_EXTRAIT SOURCE:_
◇ ◇ ◇ ◇ ◇ ◇ ◇

Le phénomène du clonage rapide de jeux mobiles s’essouffle

Dans l’arène des jeux sur mobile, le phénomène du clonage rapide (« fast follow ») a provoqué une explosion de nouveaux titres pour les plateformes Android et iOS au cours des dernières années. La stratégie qui sous-tend ce phénomène s’explique pas mal d’elle-même : il s’agit de cloner des jeux à succès le plus rapidement possible pour s’accaparer une part des joueurs (et des profits).

Comme les plateformes mobiles évoluent (pratiquement à tous les égards) à une vitesse vertigineuse, la stratégie du clonage rapide demeure-t-elle une option légitime pour le développeur moyen? Penchons-nous sur les raisons pour lesquelles cette stratégie navigue maintenant en eaux troubles.

MONTÉE EN FLÈCHE DES COÛTS D’ACQUISITION PAR USAGER

Les coûts d’acquisition par usager (CAU) continuent d’augmenter au grand dam des plus petits développeurs. Un jeu n’ayant pas grand-chose d’inédit à offrir sera vite noyé par la concurrence féroce qui règne dans les boutiques d’applications – à moins d’être appuyé par une campagne de marketing à fort budget. C’est particulièrement menaçant pour les jeux sociaux, dont le succès dépend de grosses bases d’utilisateurs afin de tirer profit des effets de réseau et d’offrir des expériences engageantes aux joueurs pour les fidéliser.

◇ ◇ ◇ ◇ ◇ ◇ ◇

_ACTION REQUISE A:_ Réécrivez toutes les lignes des enregistrements en substituant « vue » à « image », sans autre modification. N'incluez pas les images dans la réponse.
_ACTION REQUISE B:_ Poursuivez l'article sur le clonage rapide de jeux mobiles à la suite de sa dernière phrase.
L'article et les enregistrements proviennent de sources distinctes.

_EXTRAITS DU JEU:_
◇ ◇ ◇ ◇ ◇ ◇ ◇

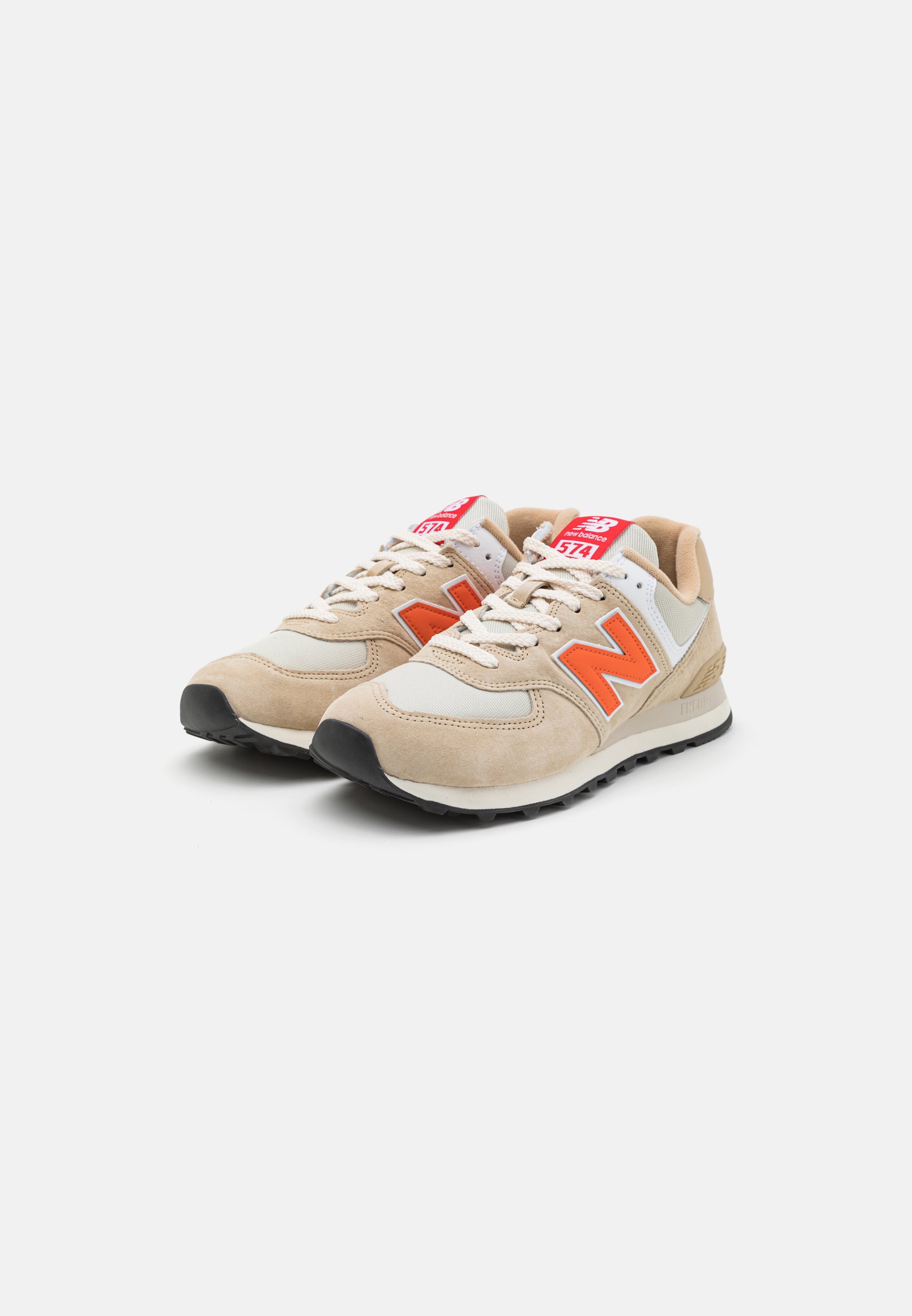 NB 574 UNISEX - Trainers - bone/beige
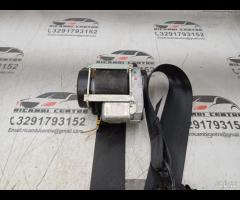 CINTURA DI SICUREZZA ANTERIORE SINISTRA FORD FOCUS - 6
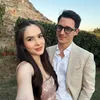 Perjalanan Cinta Steffi Zamora dan Nino Fernandez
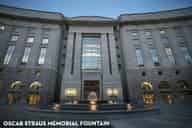 Modern Conference Venues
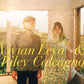 Vivian Leva & Riley Calcagno - Vinyl LP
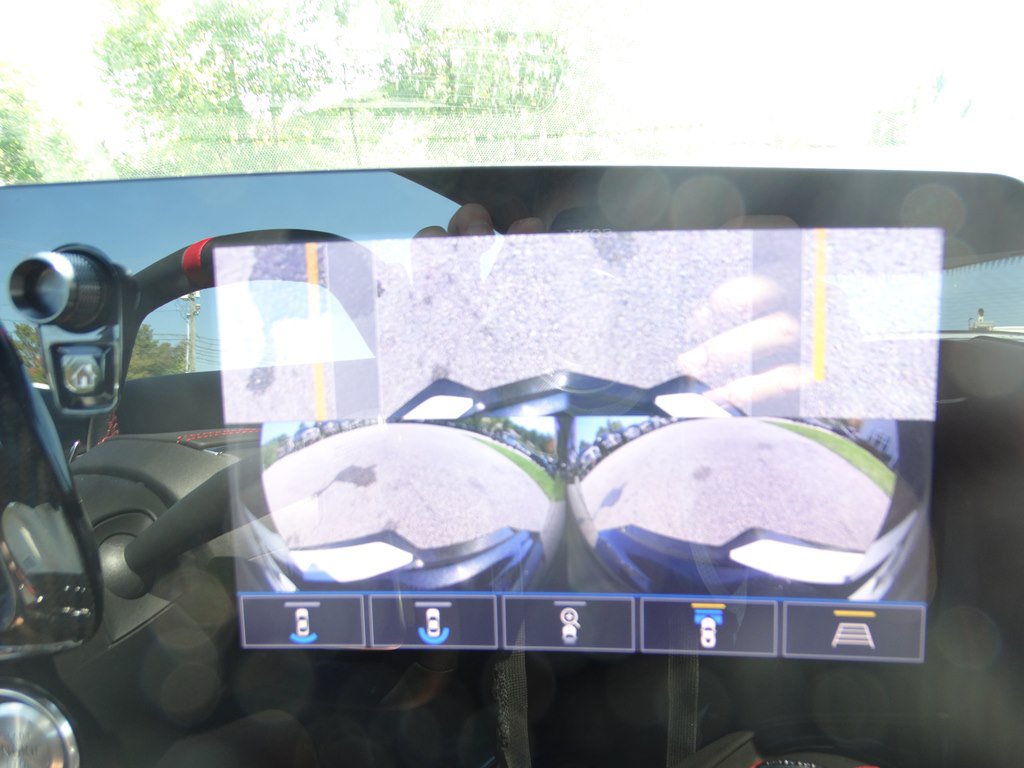 Used 2020 Chevrolet Corvette Stingray Premium Cpe w/ 3LT Preferred Equipment Group RWD image 26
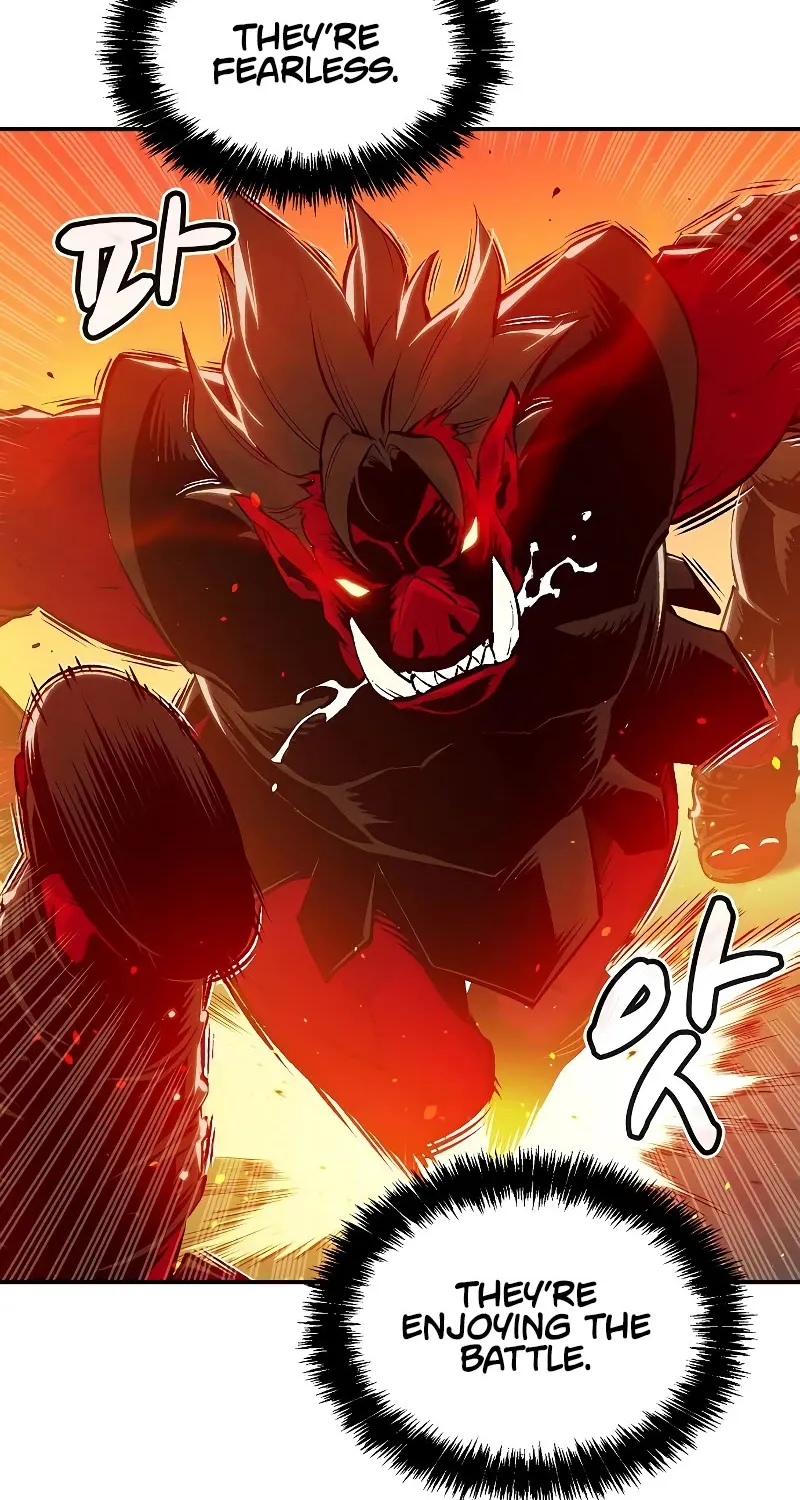 Read The Only Necromancer chapter 78 image 59 on Lezhin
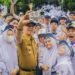 Siswa Kota Bogor Diminta Tanam Pohon di Tahun Ajaran Baru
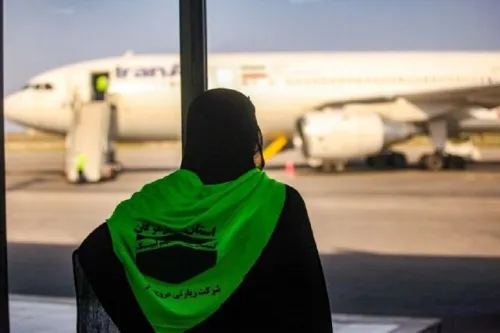 اعلام زمان ثبت نام عمره رجب و شعبان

◇ ◇ ◇ ◇ ◇ ◇ ◇

_RÉSULTAT ATTENDU A:_
 NB 574 UNISEX - Trainers - bone/beige
 CINTURA DI SICUREZZA ANTERIORE SINISTRA FORD FOCUS - 6
 Perjalanan Cinta Steffi Zamora dan Nino Fernandez
 Modern Conference Venues
 Vivian Leva & Riley Calcagno - Vinyl LP
 Used 2020 Chevrolet Corvette Stingray Premium Cpe w/ 3LT Preferred Equipment Group RWD vue 26
 Read The Only Necromancer chapter 78 vue 59 on Lezhin
 Siswa Kota Bogor Diminta Tanam Pohon di Tahun Ajaran Baru
 اعلام زمان ثبت نام عمره رجب و شعبان

_RÉSULTAT ATTENDU B:_
VISIBILITÉ DANS LES BOUTIQUES D’APPLICATIONS

L’ouverture des boutiques d’applications d’Apple et de Google a contribué au phénomène du clonage rapide, essentiellement en permettant à quiconque d’y ajouter une nouvelle appli nonobstant sa qualité ou sa ressemblance à des applis déjà commercialisées. De façon quelque peu paradoxale, cette politique est également responsable de l’essoufflement du clonage rapide, et la situation se détériore au fur et à mesure que de nouvelles applications clonées se multiplient dans les boutiques.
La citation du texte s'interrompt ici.